Selected passage:
---+---
# bearded dragon basking bulb?



## louize (Jun 7, 2009)

hi, just thought id see what everyone here thinks is the best to use basking spot light for the bearded dragon?


If you could tell me what you think will be the best for a 3 foot tank to keep the temps 100 - 110 on the basking spot?


If you could tell me the name off the bulb and wattage witch would be best for the 3 foot viv, and if you could link me to the item so i know the exsact one, and dont get the wrong item.


hope somone can help me here, thanks

louise

:flrt:


----------



## louize (Jun 7, 2009)

BUMP ( so i can go out to buy today and get basking spot sorted )


----------



## pete-vtr (Sep 16, 2009)

how high is the viv?

im using 100w spotbulbs fom b+q there £2.50 for two


----------



## louize (Jun 7, 2009)

the viv is 3foot long and 1 foot high?

( P.S thats a estimate guess of hight has i no tape measure to hand, but was a 3 foot viv bought from a reptile shop )

hope you can help!, Would i need a 100W r80 spot bulb?


thanks

louise


----------



## lee young (Oct 14, 2009)

Depends on a few different factors, weather outside, temps of your room the viv is in etc etc. Without a dimming stat its hard to say exactly. In my 3ft I used to use a 40W in summer, but at this time of year in a cold room a 60W wasnt enough and a 100W was a bit too much. Id say if you can afford it get a 100W bulb on a habistat dimming thermostat. All the bulbs I mentioned were from B&Q and were standard spotlights. (R63 for 40+60W and R80 for 100W)


----------



## louize (Jun 7, 2009)

Ok thankyou, i will purchase a 100W R80 spot light. 


has its very cold here in wigan, uk. Its a wooden vivarium bought from reptile shop with glass doors, and 2 air vents, with a 10% uvb.


And yes a 60W doesnt seem to be enough for me either, so i will use my magic eye stat and set it to heat to the desired temp and then cheak basking spot temps, in summer i will down grade to probs a 60W r63 spot light bulb :2thumb:


Would that be my best option to get thease high basking temps?


thanks

louise

:flrt:


----------



## lee young (Oct 14, 2009)
---+---
Material provided:
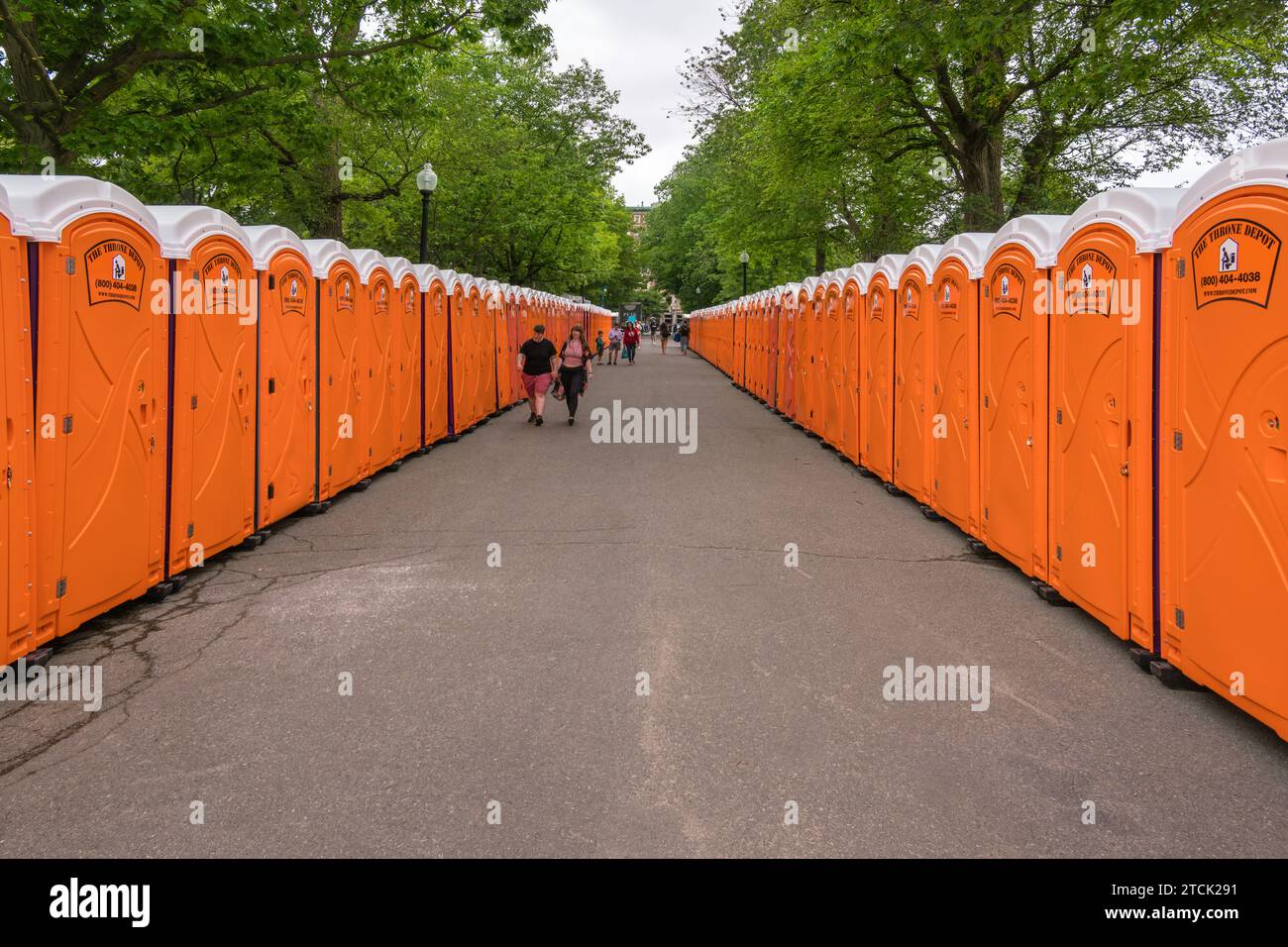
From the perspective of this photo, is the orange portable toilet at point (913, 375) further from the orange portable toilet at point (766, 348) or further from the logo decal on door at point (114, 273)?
the orange portable toilet at point (766, 348)

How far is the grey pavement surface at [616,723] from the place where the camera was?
3.21 m

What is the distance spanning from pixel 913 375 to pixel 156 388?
23.0 ft

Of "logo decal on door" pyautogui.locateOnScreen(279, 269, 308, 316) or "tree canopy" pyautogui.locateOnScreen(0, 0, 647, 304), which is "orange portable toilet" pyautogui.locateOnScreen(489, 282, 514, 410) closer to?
"tree canopy" pyautogui.locateOnScreen(0, 0, 647, 304)

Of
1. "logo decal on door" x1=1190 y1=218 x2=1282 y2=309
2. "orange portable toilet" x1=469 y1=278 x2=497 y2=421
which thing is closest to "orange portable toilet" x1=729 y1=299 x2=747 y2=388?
"orange portable toilet" x1=469 y1=278 x2=497 y2=421

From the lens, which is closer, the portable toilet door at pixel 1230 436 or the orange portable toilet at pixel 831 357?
the portable toilet door at pixel 1230 436

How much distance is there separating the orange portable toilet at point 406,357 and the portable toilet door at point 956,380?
6652 mm

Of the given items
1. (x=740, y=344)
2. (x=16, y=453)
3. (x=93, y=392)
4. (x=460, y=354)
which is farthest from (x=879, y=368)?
(x=740, y=344)

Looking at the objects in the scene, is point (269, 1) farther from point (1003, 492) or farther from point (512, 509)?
point (1003, 492)

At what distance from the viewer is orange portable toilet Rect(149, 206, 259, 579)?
6.30 meters

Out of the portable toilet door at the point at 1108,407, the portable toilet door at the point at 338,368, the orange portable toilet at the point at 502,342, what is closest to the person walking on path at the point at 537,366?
the orange portable toilet at the point at 502,342

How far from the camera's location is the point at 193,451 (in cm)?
654

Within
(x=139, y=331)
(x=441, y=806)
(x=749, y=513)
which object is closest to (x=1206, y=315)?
(x=441, y=806)

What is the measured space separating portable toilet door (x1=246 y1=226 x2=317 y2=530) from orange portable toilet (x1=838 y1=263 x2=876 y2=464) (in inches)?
263

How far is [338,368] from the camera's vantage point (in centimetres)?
960
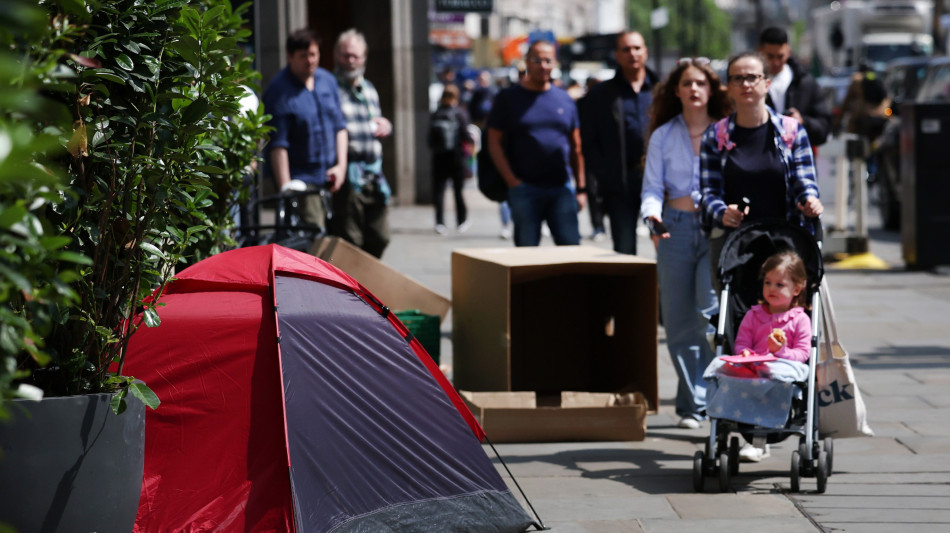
---+---
Short problem 1:
In the bearded dragon bulb thread, what wattage did lee young use in a 3ft viv during summer?
Short problem 2:
Rewrite the bearded dragon bulb thread between "Ok thankyou, i" and "high basking temps?", inclusive, putting "plastic" in place of "wooden".
You won't need the listing for anything here.

Written answer 1:
A 40W bulb.

Written answer 2:
Ok thankyou, i will purchase a 100W R80 spot light. 


has its very cold here in wigan, uk. Its a plastic vivarium bought from reptile shop with glass doors, and 2 air vents, with a 10% uvb.


And yes a 60W doesnt seem to be enough for me either, so i will use my magic eye stat and set it to heat to the desired temp and then cheak basking spot temps, in summer i will down grade to probs a 60W r63 spot light bulb :2thumb:


Would that be my best option to get thease high basking temps?